Laboratory for the Study of Molecular Biointerfaces, Department of Oral Histology and Developmental Biology, School of Dentistry and Dental Research Institute, Seoul National University, Seoul, Republic of Korea.
J Biomed Mater Res A. 2013 Jun;101(6):1629-36. doi: 10.1002/jbm.a.34463. Epub 2012 Nov 27.

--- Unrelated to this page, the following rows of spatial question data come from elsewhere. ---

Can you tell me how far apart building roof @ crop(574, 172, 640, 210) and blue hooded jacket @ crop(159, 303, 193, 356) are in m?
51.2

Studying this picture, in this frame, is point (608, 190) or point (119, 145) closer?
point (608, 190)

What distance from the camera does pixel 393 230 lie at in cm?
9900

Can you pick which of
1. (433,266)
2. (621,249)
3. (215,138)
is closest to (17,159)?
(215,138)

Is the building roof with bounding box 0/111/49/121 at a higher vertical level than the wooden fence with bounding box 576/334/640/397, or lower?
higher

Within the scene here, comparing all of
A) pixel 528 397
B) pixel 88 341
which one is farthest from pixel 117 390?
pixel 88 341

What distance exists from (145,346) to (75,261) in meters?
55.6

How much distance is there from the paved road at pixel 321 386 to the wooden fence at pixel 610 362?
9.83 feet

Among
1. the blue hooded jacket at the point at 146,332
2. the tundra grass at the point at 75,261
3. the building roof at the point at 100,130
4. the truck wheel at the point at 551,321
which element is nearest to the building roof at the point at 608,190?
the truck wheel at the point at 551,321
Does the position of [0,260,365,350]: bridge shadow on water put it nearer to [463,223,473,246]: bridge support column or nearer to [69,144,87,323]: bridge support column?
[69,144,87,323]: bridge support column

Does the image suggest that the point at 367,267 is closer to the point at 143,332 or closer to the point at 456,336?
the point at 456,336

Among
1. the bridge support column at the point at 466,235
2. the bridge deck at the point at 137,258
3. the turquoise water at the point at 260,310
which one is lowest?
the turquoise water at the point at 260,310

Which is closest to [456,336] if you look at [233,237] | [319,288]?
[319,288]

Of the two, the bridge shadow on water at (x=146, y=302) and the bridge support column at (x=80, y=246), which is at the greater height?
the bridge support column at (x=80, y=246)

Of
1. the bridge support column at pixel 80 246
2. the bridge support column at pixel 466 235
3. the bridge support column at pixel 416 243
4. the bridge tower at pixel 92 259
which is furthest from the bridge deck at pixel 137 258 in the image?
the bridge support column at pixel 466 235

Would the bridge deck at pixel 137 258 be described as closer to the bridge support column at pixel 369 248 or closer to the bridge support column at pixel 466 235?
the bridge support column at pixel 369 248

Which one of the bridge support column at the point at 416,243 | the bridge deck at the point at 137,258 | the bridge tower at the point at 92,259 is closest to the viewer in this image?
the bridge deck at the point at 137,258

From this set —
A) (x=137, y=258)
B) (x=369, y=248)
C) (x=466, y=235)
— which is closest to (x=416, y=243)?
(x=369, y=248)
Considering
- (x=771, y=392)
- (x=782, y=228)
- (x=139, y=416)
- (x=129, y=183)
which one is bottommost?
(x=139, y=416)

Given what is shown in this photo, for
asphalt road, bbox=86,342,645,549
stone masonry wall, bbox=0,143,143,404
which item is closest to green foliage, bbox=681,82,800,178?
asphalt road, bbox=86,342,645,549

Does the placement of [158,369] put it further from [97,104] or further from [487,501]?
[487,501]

Surface roughness affects various cell activities, including osteoblast motility, which may have an effect on bone regeneration. Defective cell signaling, which is associated with the slow motility of osteoblasts on a substrate with rough topology at nanometer dimensions (Ra = 123.8 ± 29.1 nm), was studied. Osteoblasts grown on the rough surface at nanometer dimensions showed the high activities of small GTPase RhoA and Rho-associated kinase (ROCK) on the rough surface at nanometer dimensions and downregulated Rac1 activity compared to the smooth surface. The inhibition of ROCK in the cells with Y-27632, a specific ROCK inhibitor, reversed the low-cell motility. In addition, the transfection of constitutively active Rac1 reversed the low-cell motility. However, Rac1 inhibition abolished the reversal of low-cell motility induced by ROCK inhibition. These results indicate that upregulated RhoA/ROCK activity suppresses Rac1 activity to decrease the motility of osteoblasts on a rough surface at nanometer dimensions, and the low motility of osteoblasts on a rough surface at nanometer dimensions can be reversed by ROCK inhibition.
表面粗糙度会影响各种细胞活动,包括成骨细胞的迁移能力,而这可能会对骨再生产生影响。研究了与纳米级粗糙拓扑结构(Ra=123.8±29.1nm)表面上成骨细胞迁移缓慢相关的缺陷细胞信号转导。与光滑表面相比,在纳米级粗糙表面上生长的成骨细胞表现出小 GTPase RhoA 和 Rho 相关激酶(ROCK)的高活性,而 Rac1 的活性则被下调。用 Rho 激酶(ROCK)的特异性抑制剂 Y-27632 抑制 ROCK 会逆转低细胞迁移。此外,转染组成性激活的 Rac1 可逆转低细胞迁移。然而,Rac1 抑制消除了 ROCK 抑制诱导的低细胞迁移的逆转。这些结果表明,上调的 RhoA/ROCK 活性抑制 Rac1 活性,从而降低纳米级粗糙表面上成骨细胞的迁移能力,并且可以通过抑制 ROCK 来逆转纳米级粗糙表面上成骨细胞的低迁移能力。